- From: Phil Archer <phil.archer@icra.org>
- Date: Wed, 15 Dec 2004 14:24:25 -0000
- To: "Quatro Public list" <public-quatro@w3.org>
Dear all, I'm working on the new ICRA label generator and, since it asks for user input, it's 99% error checking of course. I'm writing the code to extract the domain info which the draft rule spec calls for. This is made easier by Perl's URI module that has a nice little method that returns the host for a given URL. OK. So: http://www.example.org returns www.example.org. So far so good. I can strip off the www and use that. Then we have http://subdomain.example.org. The domain is still example.org but the host is now subdomain.example.org. OK, rather than writing a rule to match ".*" I can now write it to match ".*subdomain.example.org.*". This is going to be important for people who have homepages on big ISPs whose websites have addressed like mydog.btyahoo.com But extracting a domain from a host is not always easy.

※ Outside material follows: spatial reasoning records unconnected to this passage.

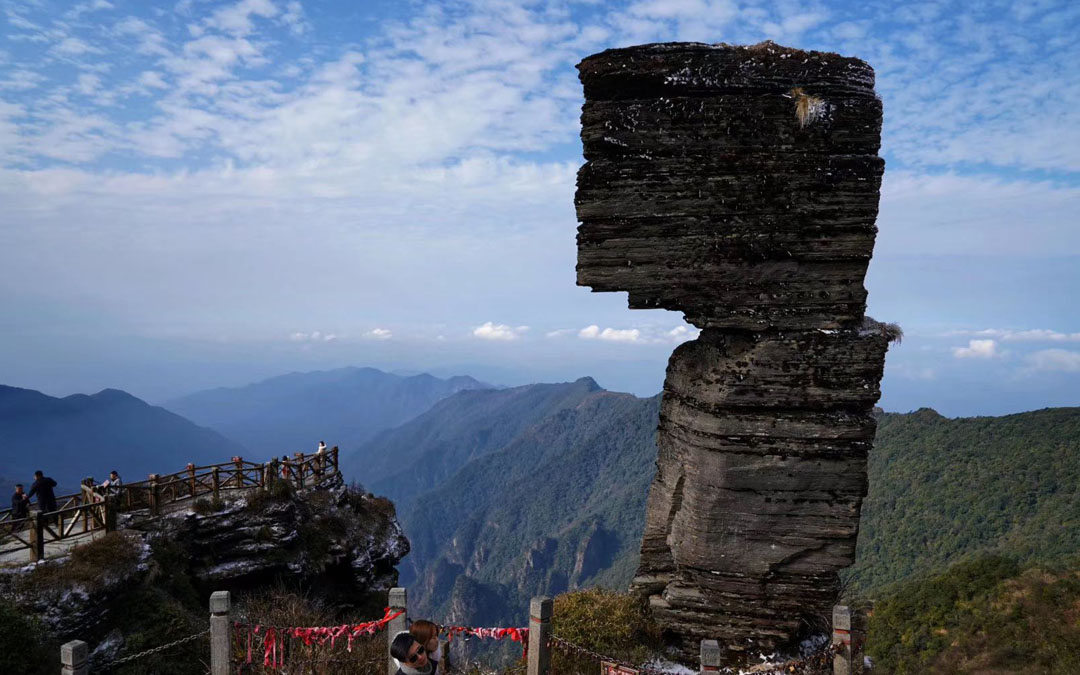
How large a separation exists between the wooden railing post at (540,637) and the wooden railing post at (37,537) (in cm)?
1371

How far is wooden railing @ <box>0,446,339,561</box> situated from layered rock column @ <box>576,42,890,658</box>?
44.1 ft

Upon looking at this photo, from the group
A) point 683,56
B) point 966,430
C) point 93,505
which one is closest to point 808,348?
point 683,56

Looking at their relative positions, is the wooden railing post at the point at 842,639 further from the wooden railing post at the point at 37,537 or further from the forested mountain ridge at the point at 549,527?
the forested mountain ridge at the point at 549,527

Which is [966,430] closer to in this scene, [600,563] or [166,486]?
[600,563]

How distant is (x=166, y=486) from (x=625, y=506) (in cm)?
11627

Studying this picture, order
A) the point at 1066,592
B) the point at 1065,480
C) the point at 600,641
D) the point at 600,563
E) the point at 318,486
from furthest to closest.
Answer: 1. the point at 600,563
2. the point at 1065,480
3. the point at 1066,592
4. the point at 318,486
5. the point at 600,641

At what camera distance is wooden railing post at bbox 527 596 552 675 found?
9148 millimetres

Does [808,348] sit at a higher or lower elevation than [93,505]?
Result: higher

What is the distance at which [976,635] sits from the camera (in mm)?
37938

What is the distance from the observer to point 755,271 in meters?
11.2

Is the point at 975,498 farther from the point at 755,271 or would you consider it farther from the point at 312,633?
the point at 312,633

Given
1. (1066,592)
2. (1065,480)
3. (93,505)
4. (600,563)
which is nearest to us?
(93,505)

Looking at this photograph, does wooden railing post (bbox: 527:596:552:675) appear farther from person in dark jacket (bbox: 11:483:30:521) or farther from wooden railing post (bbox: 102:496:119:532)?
person in dark jacket (bbox: 11:483:30:521)

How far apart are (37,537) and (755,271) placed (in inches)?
683
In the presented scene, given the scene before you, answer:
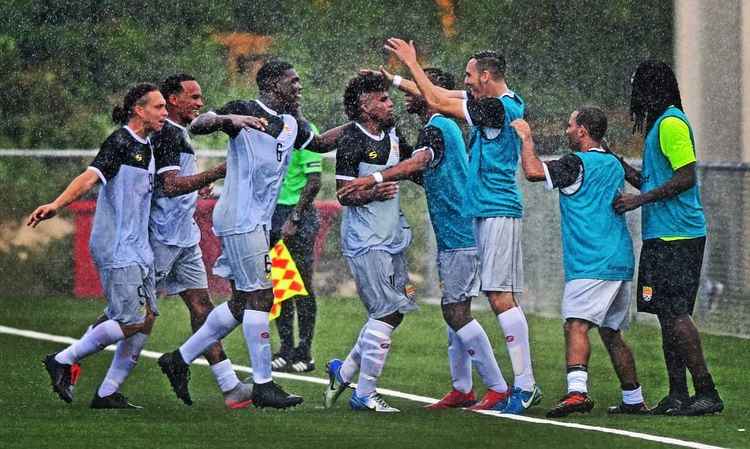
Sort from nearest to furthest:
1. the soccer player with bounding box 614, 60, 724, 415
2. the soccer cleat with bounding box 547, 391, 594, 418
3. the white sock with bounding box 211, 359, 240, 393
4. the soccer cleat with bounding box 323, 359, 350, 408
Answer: the soccer cleat with bounding box 547, 391, 594, 418
the soccer player with bounding box 614, 60, 724, 415
the soccer cleat with bounding box 323, 359, 350, 408
the white sock with bounding box 211, 359, 240, 393

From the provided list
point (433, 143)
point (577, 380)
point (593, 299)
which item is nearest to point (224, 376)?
point (433, 143)

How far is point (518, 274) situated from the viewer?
39.8ft

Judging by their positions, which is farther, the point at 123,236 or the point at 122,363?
the point at 122,363

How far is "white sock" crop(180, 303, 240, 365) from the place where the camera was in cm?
1237

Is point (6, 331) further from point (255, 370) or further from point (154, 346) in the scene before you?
point (255, 370)

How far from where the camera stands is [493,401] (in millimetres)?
12172

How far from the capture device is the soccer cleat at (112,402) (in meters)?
12.2

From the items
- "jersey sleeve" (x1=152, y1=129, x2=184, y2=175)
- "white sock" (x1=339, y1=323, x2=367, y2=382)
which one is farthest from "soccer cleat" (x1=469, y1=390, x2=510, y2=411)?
"jersey sleeve" (x1=152, y1=129, x2=184, y2=175)

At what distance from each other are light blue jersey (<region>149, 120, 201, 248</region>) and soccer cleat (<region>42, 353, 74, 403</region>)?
1.04m

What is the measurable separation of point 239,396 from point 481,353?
57.2 inches

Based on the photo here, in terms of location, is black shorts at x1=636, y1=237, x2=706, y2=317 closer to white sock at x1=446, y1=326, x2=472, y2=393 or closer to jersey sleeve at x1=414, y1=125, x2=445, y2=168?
white sock at x1=446, y1=326, x2=472, y2=393

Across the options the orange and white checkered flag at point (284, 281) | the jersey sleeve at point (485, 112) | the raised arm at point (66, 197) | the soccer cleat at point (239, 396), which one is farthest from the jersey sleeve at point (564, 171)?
the orange and white checkered flag at point (284, 281)

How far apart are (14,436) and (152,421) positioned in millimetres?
961

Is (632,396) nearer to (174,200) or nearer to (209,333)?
(209,333)
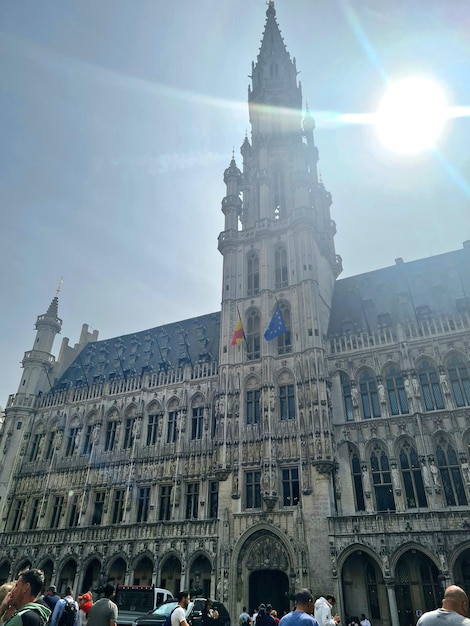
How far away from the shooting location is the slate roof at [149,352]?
44.1 meters

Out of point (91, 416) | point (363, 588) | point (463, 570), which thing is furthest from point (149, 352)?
point (463, 570)

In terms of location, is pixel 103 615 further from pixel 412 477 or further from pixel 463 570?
pixel 412 477

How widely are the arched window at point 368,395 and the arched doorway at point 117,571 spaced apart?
22.1 meters

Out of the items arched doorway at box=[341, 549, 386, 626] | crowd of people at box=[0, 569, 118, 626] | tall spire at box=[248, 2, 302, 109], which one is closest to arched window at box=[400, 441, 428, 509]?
arched doorway at box=[341, 549, 386, 626]

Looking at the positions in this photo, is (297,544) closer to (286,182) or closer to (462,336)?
(462,336)

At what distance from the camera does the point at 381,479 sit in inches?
1168

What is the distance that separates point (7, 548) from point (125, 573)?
13.2 meters

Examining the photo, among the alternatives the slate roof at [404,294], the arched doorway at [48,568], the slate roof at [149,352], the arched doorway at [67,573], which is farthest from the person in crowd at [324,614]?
the arched doorway at [48,568]

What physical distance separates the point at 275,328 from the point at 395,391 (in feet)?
32.1

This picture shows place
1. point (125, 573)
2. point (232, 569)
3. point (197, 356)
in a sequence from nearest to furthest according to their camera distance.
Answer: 1. point (232, 569)
2. point (125, 573)
3. point (197, 356)

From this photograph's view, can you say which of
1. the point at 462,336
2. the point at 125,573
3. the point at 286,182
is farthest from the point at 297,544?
the point at 286,182

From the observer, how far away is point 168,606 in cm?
1833

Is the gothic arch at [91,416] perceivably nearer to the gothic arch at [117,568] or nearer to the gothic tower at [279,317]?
the gothic arch at [117,568]

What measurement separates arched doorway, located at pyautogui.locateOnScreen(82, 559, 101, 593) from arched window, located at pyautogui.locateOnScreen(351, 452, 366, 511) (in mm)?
21442
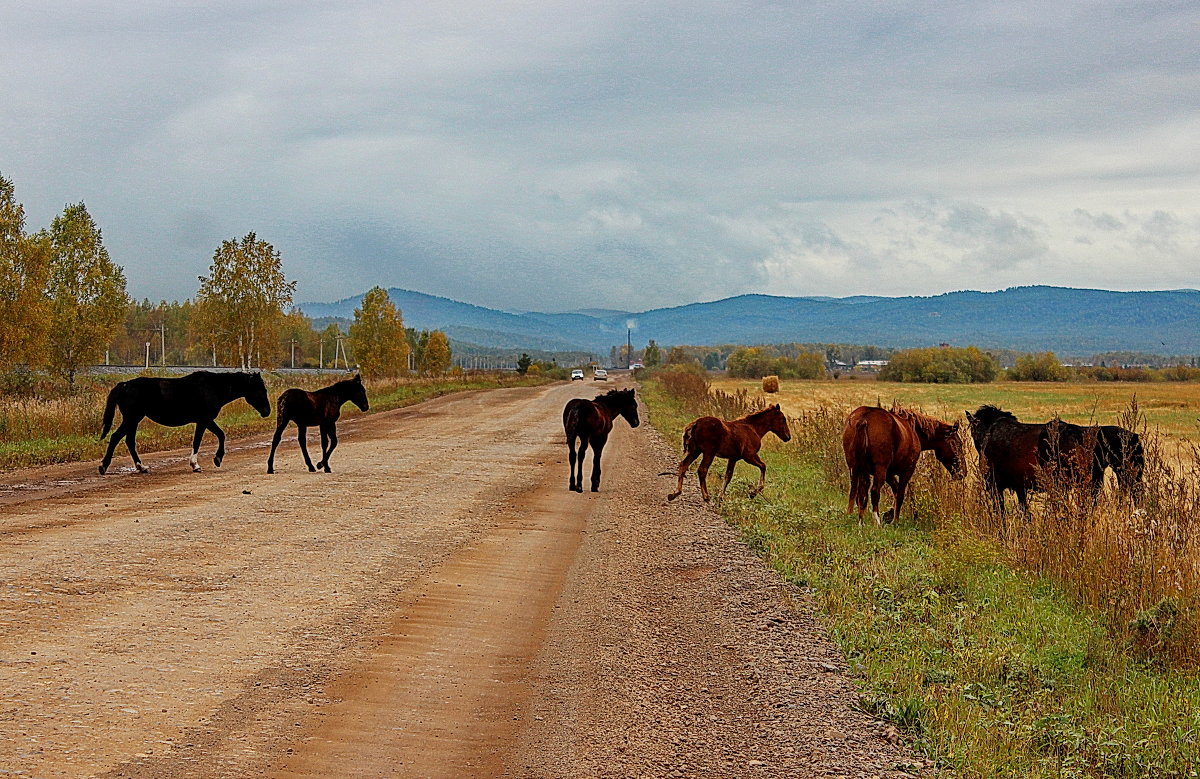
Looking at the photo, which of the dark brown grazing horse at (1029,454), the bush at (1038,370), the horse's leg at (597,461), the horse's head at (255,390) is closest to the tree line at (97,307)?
the horse's head at (255,390)

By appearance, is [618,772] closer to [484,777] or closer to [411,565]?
[484,777]

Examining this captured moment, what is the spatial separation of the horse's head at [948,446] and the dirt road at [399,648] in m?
3.37

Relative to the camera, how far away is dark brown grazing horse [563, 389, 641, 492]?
→ 16125 mm

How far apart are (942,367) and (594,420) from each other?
395 feet

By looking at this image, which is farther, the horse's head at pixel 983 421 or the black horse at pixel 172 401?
the black horse at pixel 172 401

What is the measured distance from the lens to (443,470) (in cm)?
1917

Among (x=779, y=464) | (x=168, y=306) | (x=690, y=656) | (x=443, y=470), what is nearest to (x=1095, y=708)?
(x=690, y=656)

It's OK for TLDs like .org and .com - you just take the bits either side of the last "." - kind of breaks down with example.co.uk though. So... as discussed earlier, the restriction is important. We need that to limit the scope of a label that matches ".*" but on reflection, can it be host rather than domain? This takes care of those personal websites and a heap of other stuff. If we have: <rule:hostRestriction>example.org</rule:hostRestriction> Then "matches .*" should still match all subdomains of example.org. But we can also have: <rule:hostRestriction>subdomain.example.org</rule:hostRestriction> Which would only match against that host or its subdomains. In essence, the value of the hostRestriction must match the right hand side of the host within the URI under test. OK? Phil.